Like beautiful stationery, flowers have the ability to transform any wedding event into an elegant affair. As I try to make the impossible decision of which flowers I want to use, and where I want to use them at my wedding, I thought I'd do a bit of research and see what flowers are the most popular for weddings. I learned that the most popular breeds are roses, lilies, hydrangeas, tulips and peonies, all of which will range in price depending on the time of year that you need them.

Generally, It's a good idea to begin working with a floral designer at least six months prior to your wedding date. By this time, you should already have your wedding date, ceremony and reception venues secured, and you can work with a floral professional to create the wedding you are envisioning. For a more convenient and timely route, consider flowers deliveries for your wedding, and choose from beautiful and vibrant arrangements to compliment your wedding decor. Before you begin working with a floral designer or place an order for a flower delivery, it's always a good idea to research the flower(s) that you're focusing in on to see what time of year they are most popular and what varieties are available to you. It's also fun to learn more about what they symbolize! Roses, for instance, represent love, joy and beauty...perfect for weddings!

It's not shocking that roses are considered the number one, most popular wedding flower. There are more than three thousand varieties of roses available, many of which are available throughout the year. The three varieties of roses that are most popular, specifically, are hybrid tea roses (the classics), spray roses (smaller, with a "home grown" sort of look), and garden roses (pricey, old-fashioned and fragrant). They're great for bouquets, boutonnieres, arrangements and corsages, and represent love, joy and beauty.

Calla Lilies are technically available year-round, but are most often used in the spring and summertime. They fluctuate a lot in price, and tend to be expensive, because they are very prone to bruising, and pricey to transport for that reason. Two types of Calla Lilies are commonly available: larger varieties with long stems that are often used for bridal bouquets and tall centerpieces, and a smaller version typically used boutonnieres and such. Creamy ivory is the most popular color, but calla lilies also come in yellow, orange, pink and purple.

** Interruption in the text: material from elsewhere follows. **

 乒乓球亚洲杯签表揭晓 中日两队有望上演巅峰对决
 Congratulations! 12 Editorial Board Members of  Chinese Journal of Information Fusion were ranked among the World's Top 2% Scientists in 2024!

Hydrangeas may be purchased at any time of the year, but depending on the season, they can range greatly in quality - size, color and fullness. Spring and fall are usually the best times to purchase these wedding flowers. They are unscented, and require constant hydration in order to prevent wilting, so they are best kept in water at all times, in centerpieces, rather than bouquets or boutonnieres. You'll find the hydrangea in white and shades of green, pink, burgundy, and blue.

Meaning love and passion, tulips are a popular choice for weddings because they are grown in a wide variety of colors, and are highly versatile flowers that can be used in casual or elegant occasions. When I see tulips, I immediately think spring wedding, which is when tulips are in season and at their most affordable. However, tulips are at their best when used in arrangements and centerpieces, rather than bouquets, because of their sensitivity to heat. There are three different kinds of Tulips: Dutch, which is the most common variety, French, which are more expensive, with longer stems with larger blossoms, and the most rare of the three, Parrot tulips, which have ruffled and striped petals.

I knew that I couldn't possibly leave out the peony as one of my top five wedding flowers. A relatively expensive flower choice, pink peonies are a favorite of "Gossip Girl's" Blaire Waldorf, a rather fitting choice for her given that the peony is considered the Victorian meaning of "bashfulness," symbolizing ambition and success. A peony is a large, full bloom, with a pleasant fragrance and vivid color, considered in season in the late spring to early summer. Peonies are great for arrangements, but can also work well in a bouquet because of their fullness and beautiful colors.

Bouquet of Peonies

Personally, I am most fond of daisies. Not Gerbera Daisies, but Pom Daisies. I think it's a heady mix of childhood nostalgia and emotion that makes them my favorite flower ever and always. I like to call them my "happy" flowers, because they're so bright and cheery (and cheap!). Any time I'm lucky enough to receive them, it makes me smile instantly, and for that reason, I also love giving them to my friends and family whenever the opportunity arises.

I know that Pom Daises aren't your typical wedding flower. Gerbera, yes, but when I say "Pom Daisies" to any vendor, I usually get a confused look in response. In my opinion, they are way under-utilized for how beautiful and timeless they are. I'm not a florist, but I'm sure there's a good reason why they're not used as much as other flowers...the stems are too thin and breakable, perhaps? Regardless, I decided a long time ago that my bridal bouquet would be filled with Pom Daisies, and nothing else. No Poms in season? "Honey, we're changing the date!"

Candice Benjamin Photography via Ruffled | A Brit & A Blonde via Style Me Pretty

I've looked for other ways to integrate daisies into my wedding, of course. I've noticed that it can be difficult to find anything that's as upscale as I'd like it to be. It appears as though many brides used daisies back in the 80s...mixed in with some Baby's Breath, along with their krimped hair and big, pouffy wedding gowns. Alternatively, when I do find images of other couples who recently used them at their weddings, its more of a shabby chic wedding theme. They're placed in Mason jars, and set beside big jugs of fresh lemonade sitting on a wooden picnic table. A theme I am rather fond of, actually, but definitely not suitable for a wedding in Mexico. Daisies are a stretch there, as it is! The flower bouquet pictured above is beautiful, and slightly more modern, but it has more of a wildflower look to it.

I know that no matter where I end up using daisies on our wedding day, they have special meaning to me, and that makes them fit in just about anywhere I put them!